**Texte fourni**.
- - - -
AUX TRAVAILLEURS ALGÉRIENS

Bravo ! tu commences à te réveiller, tu entres dans la lutte sociale après avoir compris que tu es trop opprimé. Mais, hélas ! croyant te libérer de la peste française qui te ronge, tu veux te rejeter vers le choléra islamique qui te détruira pareillement ou vers la politique qui te dévorera.

Que veulent de toi les charlatans qui t’entourent ?

Tous ont un même but : républicains ou communistes, royalistes ou fanatiques des diverses religions, tous cherchent à vivre de la sueur de ton front et à te tenir dans l’esclavage le plus éhonté et le plus misérable.

Ils te prêchent chacun à leur manière mais leurs méthodes sont les mêmes : te tenir sous leur autorité pour te gouverner et t’exploiter sans vergogne.
- - - -
**Consigne 1**. Répétez à l'identique, du titre jusqu'à la dernière phrase, l'appel aux travailleurs algériens ci-dessus.

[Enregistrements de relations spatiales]
- - - -
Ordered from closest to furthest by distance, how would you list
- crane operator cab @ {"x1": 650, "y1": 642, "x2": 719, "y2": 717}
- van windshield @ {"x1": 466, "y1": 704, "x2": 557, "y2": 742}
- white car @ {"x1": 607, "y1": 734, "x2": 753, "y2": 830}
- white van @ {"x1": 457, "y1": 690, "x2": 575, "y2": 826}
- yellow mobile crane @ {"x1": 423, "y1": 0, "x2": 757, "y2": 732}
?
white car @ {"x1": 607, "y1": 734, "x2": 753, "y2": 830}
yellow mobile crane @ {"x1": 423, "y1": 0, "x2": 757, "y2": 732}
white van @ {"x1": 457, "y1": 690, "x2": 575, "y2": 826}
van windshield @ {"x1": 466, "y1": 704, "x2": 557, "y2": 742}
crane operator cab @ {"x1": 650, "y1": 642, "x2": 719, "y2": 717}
- - - -
**Consigne 2**. Reproduisez sans aucune modification l'ensemble des enregistrements ci-dessus.

**Réponse complète 1**.
AUX TRAVAILLEURS ALGÉRIENS

Bravo ! tu commences à te réveiller, tu entres dans la lutte sociale après avoir compris que tu es trop opprimé. Mais, hélas ! croyant te libérer de la peste française qui te ronge, tu veux te rejeter vers le choléra islamique qui te détruira pareillement ou vers la politique qui te dévorera.

Que veulent de toi les charlatans qui t’entourent ?

Tous ont un même but : républicains ou communistes, royalistes ou fanatiques des diverses religions, tous cherchent à vivre de la sueur de ton front et à te tenir dans l’esclavage le plus éhonté et le plus misérable.

Ils te prêchent chacun à leur manière mais leurs méthodes sont les mêmes : te tenir sous leur autorité pour te gouverner et t’exploiter sans vergogne.

**Réponse complète 2**.
Ordered from closest to furthest by distance, how would you list
- crane operator cab @ {"x1": 650, "y1": 642, "x2": 719, "y2": 717}
- van windshield @ {"x1": 466, "y1": 704, "x2": 557, "y2": 742}
- white car @ {"x1": 607, "y1": 734, "x2": 753, "y2": 830}
- white van @ {"x1": 457, "y1": 690, "x2": 575, "y2": 826}
- yellow mobile crane @ {"x1": 423, "y1": 0, "x2": 757, "y2": 732}
?
white car @ {"x1": 607, "y1": 734, "x2": 753, "y2": 830}
yellow mobile crane @ {"x1": 423, "y1": 0, "x2": 757, "y2": 732}
white van @ {"x1": 457, "y1": 690, "x2": 575, "y2": 826}
van windshield @ {"x1": 466, "y1": 704, "x2": 557, "y2": 742}
crane operator cab @ {"x1": 650, "y1": 642, "x2": 719, "y2": 717}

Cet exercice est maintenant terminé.